On my third day of remote work, there was less distraction from that other job (though not zero distraction, and I got a little snippy at one point with Marc), so I was able to better focus on the tasks(s) at hand. Still, it was hard getting the information I needed when I needed it, particularly when there was always a risk that in asking a question I was going to have what little that still matters of my professional pride ground into hamburger.
I've been a little slow to get with the program of how my colleagues interact with each other. Ours is a Google-based office, and though I'm familiar with a number of Google office tools individually, I've never had to use them all as a coordinated work environment. I was having particular trouble with hangouts, which, it seems, doesn't really work unless one keeps open the respective chat windows with each individual one normally interacts with. I also needed to remember to use Google calendar as a way of going to video meetings, since that was the only place where the link for how to get to those meetings could be found. By noon today, though, I had these things mostly figured out and my colleagues had stopped sending me emails patiently urging me to "turn on hangouts."

This afternoon, the chimney expert Gretchen had called came out and had a look at our chimney. As expected, the problem was in the chimney cap, where so much creosote had accumulated that smoke could now barely escape. Aside from that, though, the chimney guy reported that our chimney was in good shape, and that there wasn't much creosote clogging the long vertical run of pipe. This was great, because it provided Gretchen the reassurance that in general my chimney-cleaning protocol is an effective one. The chimney guy could've easily been dismissive of my dilettantish chimney maintenance efforts (and, had he been so, he might well have convinced Gretchen to schedule his services regularly), but no, he respected my DIY attitude and even admitted I could have easily done what he'd done had I just climbed up on the roof myself.

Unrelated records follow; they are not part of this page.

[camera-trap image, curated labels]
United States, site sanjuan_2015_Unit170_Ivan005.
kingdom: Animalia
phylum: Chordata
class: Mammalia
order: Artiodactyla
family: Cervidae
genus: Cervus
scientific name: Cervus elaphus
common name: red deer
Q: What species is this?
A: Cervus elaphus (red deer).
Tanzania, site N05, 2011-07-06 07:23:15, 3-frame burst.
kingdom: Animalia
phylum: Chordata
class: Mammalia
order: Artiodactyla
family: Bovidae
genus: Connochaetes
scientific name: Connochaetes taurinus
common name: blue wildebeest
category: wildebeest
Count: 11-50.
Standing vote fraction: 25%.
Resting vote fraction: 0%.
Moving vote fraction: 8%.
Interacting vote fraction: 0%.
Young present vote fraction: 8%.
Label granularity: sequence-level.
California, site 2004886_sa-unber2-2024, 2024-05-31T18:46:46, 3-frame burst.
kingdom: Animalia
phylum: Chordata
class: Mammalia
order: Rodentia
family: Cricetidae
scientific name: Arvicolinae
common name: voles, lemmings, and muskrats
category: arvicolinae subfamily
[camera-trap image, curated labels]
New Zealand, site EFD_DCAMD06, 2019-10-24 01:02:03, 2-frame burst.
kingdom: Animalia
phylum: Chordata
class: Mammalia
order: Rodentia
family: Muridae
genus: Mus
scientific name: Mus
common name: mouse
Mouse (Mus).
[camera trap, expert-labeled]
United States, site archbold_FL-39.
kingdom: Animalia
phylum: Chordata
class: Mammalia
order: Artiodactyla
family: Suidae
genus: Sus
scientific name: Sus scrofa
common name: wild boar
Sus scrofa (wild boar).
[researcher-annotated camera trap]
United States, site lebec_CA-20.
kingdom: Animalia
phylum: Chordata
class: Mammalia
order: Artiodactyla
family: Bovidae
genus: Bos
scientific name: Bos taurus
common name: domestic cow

Later a couple Gretchen knows (and whom I had probably met) came over with their three rescue dogs for a social call that I largely avoided (since I was, remember, at work). Later, though, I took a brief break to give a tour of the brownhouse/greenhouse area. The couple really seemed to love all my crazy environmentalist projects, even my brownhouse and urinal system. While I was trying to show off the greenhouse basement, Ramona started making menacing grimaces at one of the couple's dogs and it soon erupted into a fight. It took Gretchen and the male half of the couple to pull the dogs apart. And then out on the east deck Neville climbed up on the table and ate a bunch of crackers, dip, and Asian noodles before anyone noticed what was happening. Neville is generally a good dog and no trouble at all, but we can't just leave food on a table like we used to with him around.

This evening when I started a fire in the woodstove, it lit right up immediately without all the blowing and retries that starting a fire had required when the chimney cap had been clogged. Like a frog in a frying pan, I'd slowly adjusted to the increasingly-intolerable situation as the creosote accumulated.